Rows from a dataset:
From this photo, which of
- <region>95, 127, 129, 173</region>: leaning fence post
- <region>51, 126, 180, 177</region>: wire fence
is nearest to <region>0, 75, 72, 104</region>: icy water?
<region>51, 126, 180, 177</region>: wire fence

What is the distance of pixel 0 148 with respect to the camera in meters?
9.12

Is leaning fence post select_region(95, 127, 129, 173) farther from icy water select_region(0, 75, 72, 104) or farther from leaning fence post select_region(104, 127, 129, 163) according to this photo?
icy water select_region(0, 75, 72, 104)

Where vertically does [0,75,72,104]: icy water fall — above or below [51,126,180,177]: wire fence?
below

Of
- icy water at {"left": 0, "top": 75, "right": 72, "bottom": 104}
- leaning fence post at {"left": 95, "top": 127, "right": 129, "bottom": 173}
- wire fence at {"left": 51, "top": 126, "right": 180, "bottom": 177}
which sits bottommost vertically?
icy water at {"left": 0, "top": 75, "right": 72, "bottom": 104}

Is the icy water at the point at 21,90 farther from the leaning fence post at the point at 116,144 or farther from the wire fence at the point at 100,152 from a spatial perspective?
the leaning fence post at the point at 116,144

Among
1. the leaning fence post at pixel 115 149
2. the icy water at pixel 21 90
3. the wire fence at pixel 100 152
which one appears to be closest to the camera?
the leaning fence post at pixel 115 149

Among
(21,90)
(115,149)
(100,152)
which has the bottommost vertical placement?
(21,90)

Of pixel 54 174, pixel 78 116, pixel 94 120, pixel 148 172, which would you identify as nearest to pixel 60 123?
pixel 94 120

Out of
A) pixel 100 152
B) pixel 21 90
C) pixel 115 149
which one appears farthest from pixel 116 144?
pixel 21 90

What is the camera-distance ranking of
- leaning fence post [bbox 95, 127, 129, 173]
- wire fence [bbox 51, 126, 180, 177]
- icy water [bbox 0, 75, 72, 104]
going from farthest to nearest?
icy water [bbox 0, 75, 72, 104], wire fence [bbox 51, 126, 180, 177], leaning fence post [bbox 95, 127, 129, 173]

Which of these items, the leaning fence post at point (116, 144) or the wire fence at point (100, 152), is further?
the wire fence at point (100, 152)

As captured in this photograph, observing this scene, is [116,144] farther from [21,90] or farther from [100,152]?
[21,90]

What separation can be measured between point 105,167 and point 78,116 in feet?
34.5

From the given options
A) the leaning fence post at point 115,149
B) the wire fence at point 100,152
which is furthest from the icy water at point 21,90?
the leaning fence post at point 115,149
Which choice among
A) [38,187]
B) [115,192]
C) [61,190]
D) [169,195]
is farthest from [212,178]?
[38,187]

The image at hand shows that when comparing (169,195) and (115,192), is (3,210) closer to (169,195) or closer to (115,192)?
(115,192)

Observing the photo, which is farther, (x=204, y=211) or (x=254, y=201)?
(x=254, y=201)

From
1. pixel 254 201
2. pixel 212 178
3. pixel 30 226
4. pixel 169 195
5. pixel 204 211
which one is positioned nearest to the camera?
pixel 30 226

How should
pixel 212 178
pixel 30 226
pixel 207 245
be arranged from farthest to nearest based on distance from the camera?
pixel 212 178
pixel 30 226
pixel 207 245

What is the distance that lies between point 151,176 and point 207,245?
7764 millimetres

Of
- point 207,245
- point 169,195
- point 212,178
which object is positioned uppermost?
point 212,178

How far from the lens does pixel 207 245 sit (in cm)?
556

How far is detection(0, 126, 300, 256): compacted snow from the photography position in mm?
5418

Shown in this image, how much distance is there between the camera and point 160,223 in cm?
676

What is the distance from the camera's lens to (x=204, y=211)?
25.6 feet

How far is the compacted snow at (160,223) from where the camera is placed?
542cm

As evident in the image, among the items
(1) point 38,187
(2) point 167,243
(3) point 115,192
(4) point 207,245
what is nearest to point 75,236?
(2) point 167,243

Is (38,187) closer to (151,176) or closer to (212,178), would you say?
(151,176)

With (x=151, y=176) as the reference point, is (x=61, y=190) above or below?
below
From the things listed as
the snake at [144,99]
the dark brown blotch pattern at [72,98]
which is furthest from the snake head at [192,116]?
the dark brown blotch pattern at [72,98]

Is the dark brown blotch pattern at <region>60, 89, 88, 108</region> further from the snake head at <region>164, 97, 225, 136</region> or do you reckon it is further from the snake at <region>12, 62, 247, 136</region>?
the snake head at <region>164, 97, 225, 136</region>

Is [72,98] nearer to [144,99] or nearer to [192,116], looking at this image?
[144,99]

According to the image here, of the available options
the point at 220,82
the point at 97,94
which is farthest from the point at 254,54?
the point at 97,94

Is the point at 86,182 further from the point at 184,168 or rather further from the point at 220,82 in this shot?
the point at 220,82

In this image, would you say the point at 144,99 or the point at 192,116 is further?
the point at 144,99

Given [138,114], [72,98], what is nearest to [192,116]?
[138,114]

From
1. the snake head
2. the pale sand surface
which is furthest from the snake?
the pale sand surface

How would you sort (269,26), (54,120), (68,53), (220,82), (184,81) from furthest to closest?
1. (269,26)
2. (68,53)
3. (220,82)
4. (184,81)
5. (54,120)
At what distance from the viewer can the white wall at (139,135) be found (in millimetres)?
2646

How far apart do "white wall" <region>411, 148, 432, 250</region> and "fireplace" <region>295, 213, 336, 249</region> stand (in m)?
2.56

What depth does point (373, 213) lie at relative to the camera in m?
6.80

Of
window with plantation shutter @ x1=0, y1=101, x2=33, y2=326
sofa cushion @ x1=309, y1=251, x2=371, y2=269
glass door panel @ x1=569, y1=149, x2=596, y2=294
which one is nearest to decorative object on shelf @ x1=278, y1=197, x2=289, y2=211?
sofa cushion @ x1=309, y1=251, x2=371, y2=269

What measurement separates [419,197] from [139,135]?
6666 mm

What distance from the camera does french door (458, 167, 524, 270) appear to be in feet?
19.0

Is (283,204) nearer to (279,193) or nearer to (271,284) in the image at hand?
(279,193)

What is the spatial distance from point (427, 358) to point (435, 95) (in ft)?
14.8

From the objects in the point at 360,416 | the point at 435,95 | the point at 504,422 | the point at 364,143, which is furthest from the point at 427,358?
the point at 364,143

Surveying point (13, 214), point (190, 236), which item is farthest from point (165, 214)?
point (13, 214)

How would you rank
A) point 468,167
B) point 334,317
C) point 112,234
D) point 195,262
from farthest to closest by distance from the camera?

> **Your instructions**
Copy out all of the entries above without changing anything.

> **Complete answer**
From this photo, which of
- <region>95, 127, 129, 173</region>: leaning fence post
- <region>51, 126, 180, 177</region>: wire fence
is nearest to <region>0, 75, 72, 104</region>: icy water?
<region>51, 126, 180, 177</region>: wire fence

What is the distance of pixel 0 148 with respect to the camera in meters?
9.12

Is leaning fence post select_region(95, 127, 129, 173) farther from icy water select_region(0, 75, 72, 104) or farther from leaning fence post select_region(104, 127, 129, 163) according to this photo?
icy water select_region(0, 75, 72, 104)

Where vertically does [0,75,72,104]: icy water fall — above or below [51,126,180,177]: wire fence?
below

Of
- icy water at {"left": 0, "top": 75, "right": 72, "bottom": 104}
- leaning fence post at {"left": 95, "top": 127, "right": 129, "bottom": 173}
- wire fence at {"left": 51, "top": 126, "right": 180, "bottom": 177}
which sits bottommost vertically?
icy water at {"left": 0, "top": 75, "right": 72, "bottom": 104}

Is the icy water at the point at 21,90 farther from the leaning fence post at the point at 116,144 or farther from the wire fence at the point at 100,152 from a spatial perspective?
the leaning fence post at the point at 116,144

Among
1. the leaning fence post at pixel 115 149
2. the icy water at pixel 21 90
3. the wire fence at pixel 100 152
which one appears to be closest to the camera?
the leaning fence post at pixel 115 149

Among
(21,90)
(115,149)
(100,152)
which has the bottommost vertical placement?
(21,90)

Of pixel 54 174, pixel 78 116, pixel 94 120, pixel 148 172, which would you identify as nearest to pixel 60 123?
pixel 94 120

Out of
A) pixel 100 152
B) pixel 21 90
C) pixel 115 149
which one appears farthest from pixel 116 144?
pixel 21 90

What is the camera-distance ranking of
- leaning fence post [bbox 95, 127, 129, 173]
- wire fence [bbox 51, 126, 180, 177]
- icy water [bbox 0, 75, 72, 104]
going from farthest to nearest?
icy water [bbox 0, 75, 72, 104], wire fence [bbox 51, 126, 180, 177], leaning fence post [bbox 95, 127, 129, 173]

Which of these items, the leaning fence post at point (116, 144) or the wire fence at point (100, 152), is further?
the wire fence at point (100, 152)

As captured in this photograph, observing this scene, is [116,144] farther from [21,90] or farther from [100,152]?
[21,90]

What separation can be measured between point 105,167 and point 78,116 in feet?
34.5

From the given options
A) the leaning fence post at point 115,149
B) the wire fence at point 100,152
which is furthest from the icy water at point 21,90?
the leaning fence post at point 115,149
Which choice among
A) [38,187]
B) [115,192]
C) [61,190]
D) [169,195]
is farthest from [212,178]?
[38,187]

The image at hand shows that when comparing (169,195) and (115,192), is (3,210) closer to (169,195) or closer to (115,192)?
(115,192)

Observing the photo, which is farther, (x=204, y=211) or (x=254, y=201)?
(x=254, y=201)

From
1. pixel 254 201
2. pixel 212 178
3. pixel 30 226
4. pixel 169 195
5. pixel 204 211
which one is positioned nearest to the camera?
pixel 30 226

How should
pixel 212 178
pixel 30 226
pixel 207 245
be arranged from farthest to nearest based on distance from the camera?
pixel 212 178
pixel 30 226
pixel 207 245

What is the distance that lies between point 151,176 and point 207,245?
7764 millimetres

Of
- point 207,245
- point 169,195
- point 212,178
which object is positioned uppermost?
point 212,178

How far from the lens does pixel 207 245 sit (in cm)?
556

How far is detection(0, 126, 300, 256): compacted snow from the photography position in mm?
5418

Shown in this image, how much distance is there between the camera and point 160,223 in cm?
676

What is the distance from the camera's lens to (x=204, y=211)?
25.6 feet

How far is the compacted snow at (160,223) from where the camera is placed?
542cm

As evident in the image, among the items
(1) point 38,187
(2) point 167,243
(3) point 115,192
(4) point 207,245
what is nearest to point 75,236?
(2) point 167,243

Is (38,187) closer to (151,176) or closer to (212,178), would you say?
(151,176)

With (x=151, y=176) as the reference point, is (x=61, y=190) above or below?
below
From the things listed as
the snake at [144,99]
the dark brown blotch pattern at [72,98]
which is furthest from the snake head at [192,116]?
the dark brown blotch pattern at [72,98]

Is the dark brown blotch pattern at <region>60, 89, 88, 108</region> further from the snake head at <region>164, 97, 225, 136</region> or do you reckon it is further from the snake at <region>12, 62, 247, 136</region>?
the snake head at <region>164, 97, 225, 136</region>

Is [72,98] nearer to [144,99] or nearer to [192,116], looking at this image?
[144,99]

According to the image here, of the available options
the point at 220,82
the point at 97,94
which is farthest from the point at 254,54?
the point at 97,94

Is the point at 86,182 further from the point at 184,168 or rather further from the point at 220,82 in this shot?
the point at 220,82

In this image, would you say the point at 144,99 or the point at 192,116 is further?
the point at 144,99

Given [138,114], [72,98], what is nearest to [192,116]?
[138,114]

From
1. the snake head
2. the pale sand surface
which is furthest from the snake?
the pale sand surface

How would you sort (269,26), (54,120), (68,53), (220,82), (184,81) from furthest to closest?
1. (269,26)
2. (68,53)
3. (220,82)
4. (184,81)
5. (54,120)
At what distance from the viewer can the white wall at (139,135) be found (in millimetres)?
2646

How far apart do "white wall" <region>411, 148, 432, 250</region> and "fireplace" <region>295, 213, 336, 249</region> stand (in m)?
2.56

What depth does point (373, 213) lie at relative to the camera in m?
6.80

Of
window with plantation shutter @ x1=0, y1=101, x2=33, y2=326
sofa cushion @ x1=309, y1=251, x2=371, y2=269
glass door panel @ x1=569, y1=149, x2=596, y2=294
which one is nearest to decorative object on shelf @ x1=278, y1=197, x2=289, y2=211?
sofa cushion @ x1=309, y1=251, x2=371, y2=269

What measurement separates [419,197] from [139,135]?
6666 mm

What distance from the camera does french door (458, 167, 524, 270) appear to be in feet?
19.0

Is (283,204) nearer to (279,193) or nearer to (271,284) in the image at hand?
(279,193)

What is the spatial distance from point (427, 358) to point (435, 95) (in ft)?
14.8

From the objects in the point at 360,416 | the point at 435,95 | the point at 504,422 | the point at 364,143, which is furthest from the point at 427,358?
the point at 364,143

Surveying point (13, 214), point (190, 236), which item is farthest from point (165, 214)?
point (13, 214)

How would you rank
A) point 468,167
B) point 334,317
C) point 112,234
D) point 195,262
from farthest to closest by distance from the camera?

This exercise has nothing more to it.